## Task list
#1 Reproduce word for word the part of the ground beef recipe that opens with the words containing "1 lb Ground" and closes with "ground beef; drain.".
#2 Pick up the ground beef and crescent roll recipe after its final sentence and continue writing it.

1 lb Ground beef; to 1-1/4 lbs.
2 c Spaghetti sauce
1 tb Instant minced onion OR
1/4 c Chopped onion
1 tb Flour
1 ts Parsley flakes
1/4 ts Garlic salt
1 cn Refrigerated Crescent Rolls (8-oz. can)
3 sl American cheese OR
1 c Shredded Cheddar cheese

INSTRUCTIONS

Preheat oven to 375 degrees. In large fry pan, brown ground beef; drain.
Stir in 1/2 cup spaghetti sauce (reserve remaining sauce for topping),
onion, flour, parsley flakes and garlic salt. Set aside. Separate crescent
dough into 4 rectangles. Firmly press perforations to seal (this prevents
separation during baking). Place 3 tablespoons of meat filling along one
long side of each rectangle. Fold dough over filling, pressing edges to
seal. Cut each folded rectangle into 3 squares. Spread remaining meat
filling in bottom of ungreased 12x8-inch (shallow 2 qt.) or 9-inch square
baking dish. Place squares over meat filling. Bake at 375 degrees for 15
minutes. Remove from oven. Cut each slice of cheese into quarters. Place a
cheese quarter on each square; pour on remaining spaghetti sauce. Bake an
additional 10 to 15 minutes until cheese has melted and sauce is bubbly.

## Collected data
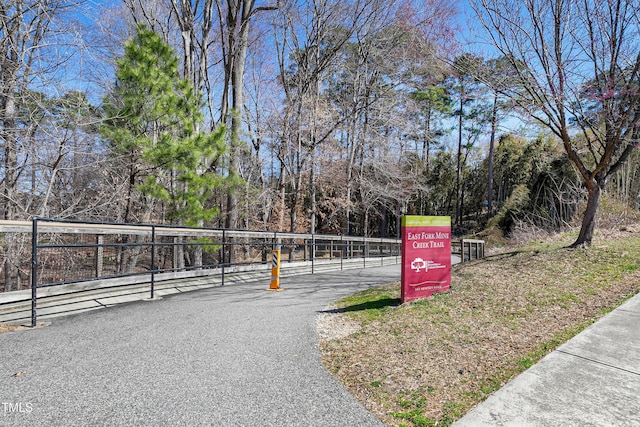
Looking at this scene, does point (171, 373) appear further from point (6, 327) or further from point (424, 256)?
point (424, 256)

## Final results
#1
1 lb Ground beef; to 1-1/4 lbs.
2 c Spaghetti sauce
1 tb Instant minced onion OR
1/4 c Chopped onion
1 tb Flour
1 ts Parsley flakes
1/4 ts Garlic salt
1 cn Refrigerated Crescent Rolls (8-oz. can)
3 sl American cheese OR
1 c Shredded Cheddar cheese

INSTRUCTIONS

Preheat oven to 375 degrees. In large fry pan, brown ground beef; drain.

#2
Makes 4 to 6 servings. Tips: *One package spaghetti sauce mix can be used
for canned sauce. Prepare and use as directed on package. Reheat, covered
with foil, at 375 degrees for 15 to 20 minutes until heated through. To
make ahead, prepare, cover and refrigerate up to 2 hours before baking.
Bake as directed. HIGH ALTITUDE ADJUSTMENT-5,200 feet. No adjustment
necessary. Formatted by Lynn Thomas dcqp82a@prodigy.com. Source:
Pillsbury's Bake Off Cookbook 1970. Lynn's notes: Made this 10-31-97; added
1 small chopped onion and 2 cloves minced garlic to the meat as it cooked.
It was easier to cut the dough into thirds before filling. Used 3/4 cup
shredded Mozzarella and 1/4 cup grated Parmesan to top the ravioli. Easy
dish, tasted great.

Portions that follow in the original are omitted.